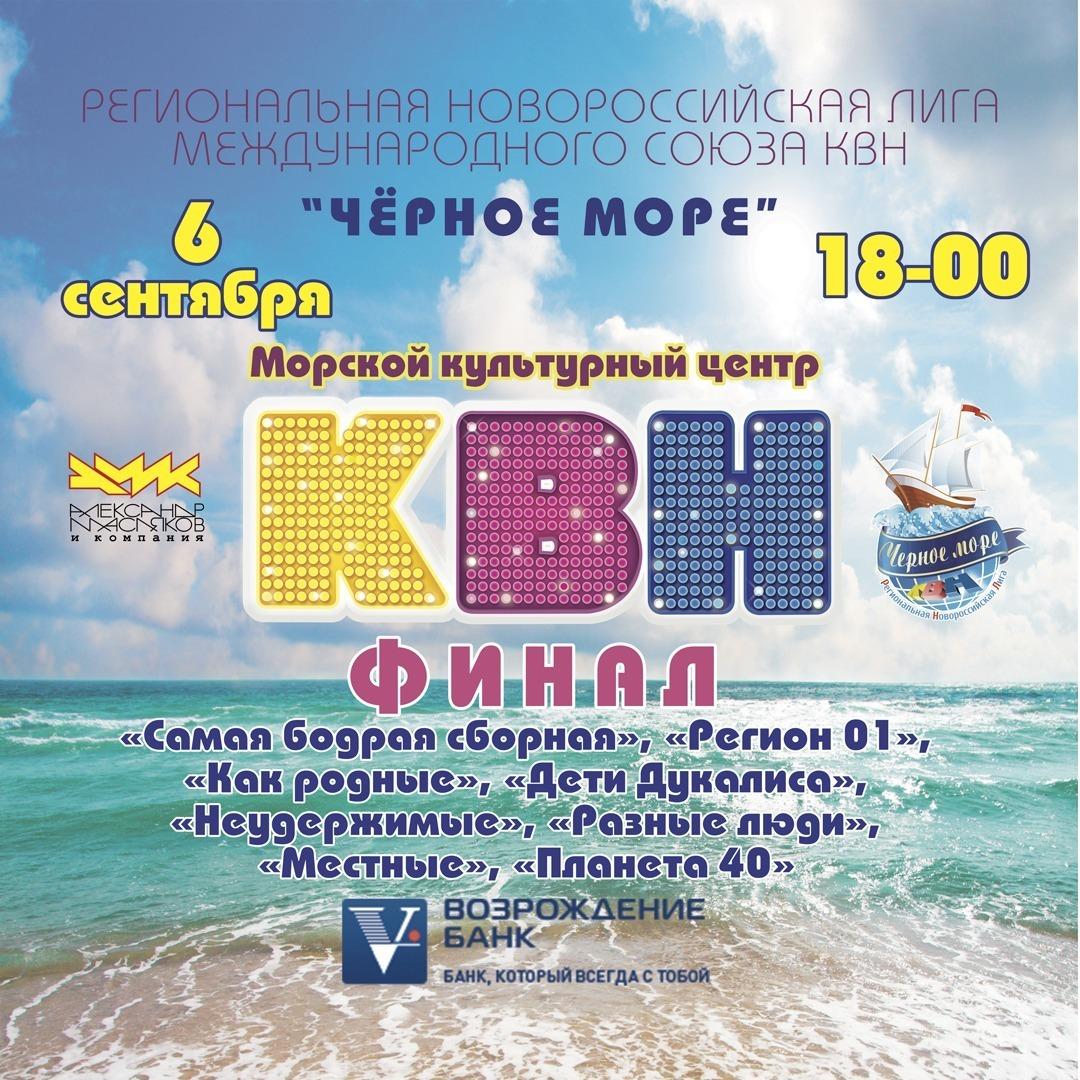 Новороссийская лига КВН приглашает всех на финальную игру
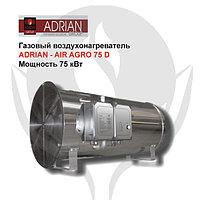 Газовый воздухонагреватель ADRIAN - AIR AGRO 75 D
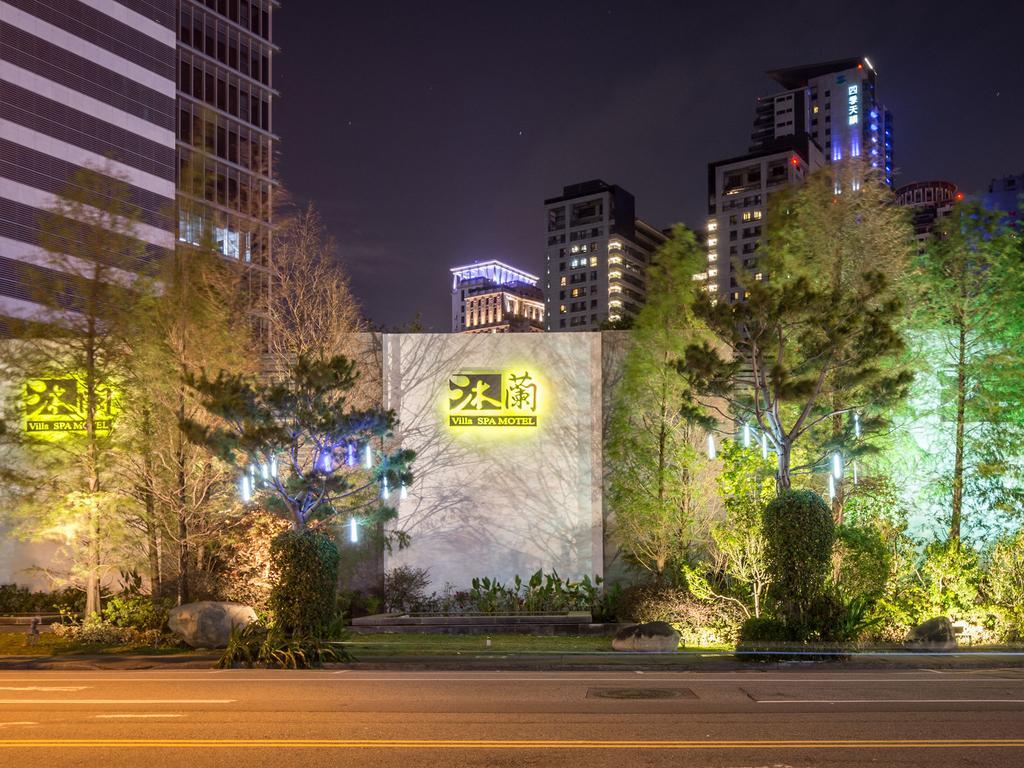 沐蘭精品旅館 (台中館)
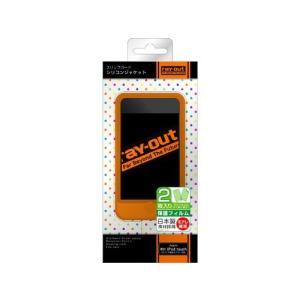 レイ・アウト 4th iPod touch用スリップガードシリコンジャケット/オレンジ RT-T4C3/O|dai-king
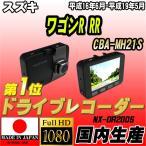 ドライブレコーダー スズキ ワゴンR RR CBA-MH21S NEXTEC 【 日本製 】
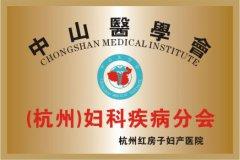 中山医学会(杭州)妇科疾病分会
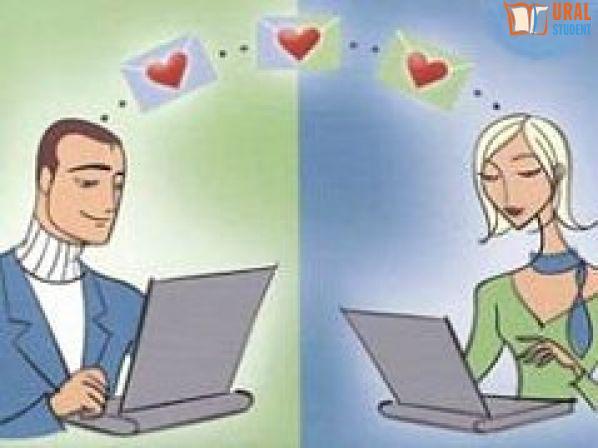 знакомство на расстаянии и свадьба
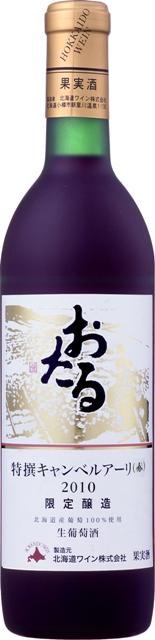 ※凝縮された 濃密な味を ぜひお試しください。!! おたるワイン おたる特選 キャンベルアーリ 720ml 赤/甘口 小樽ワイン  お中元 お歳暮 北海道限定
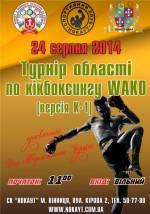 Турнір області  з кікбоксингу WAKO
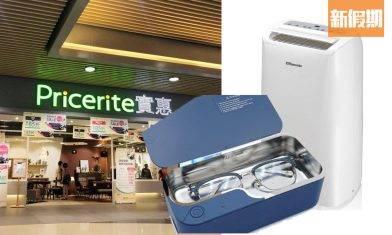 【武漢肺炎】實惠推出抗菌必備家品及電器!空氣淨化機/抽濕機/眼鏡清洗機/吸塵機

:: Exercise requirements ::
Would you retype the lines from the line containing "знакомство на расстаянии и свадьба" to the final line of the entries above, exactly as given and without pictures?

:: Response to the task ::
 знакомство на расстаянии и свадьба
 ※凝縮された 濃密な味を ぜひお試しください。!! おたるワイン おたる特選 キャンベルアーリ 720ml 赤/甘口 小樽ワイン  お中元 お歳暮 北海道限定
 Турнір області  з кікбоксингу WAKO
 【武漢肺炎】實惠推出抗菌必備家品及電器!空氣淨化機/抽濕機/眼鏡清洗機/吸塵機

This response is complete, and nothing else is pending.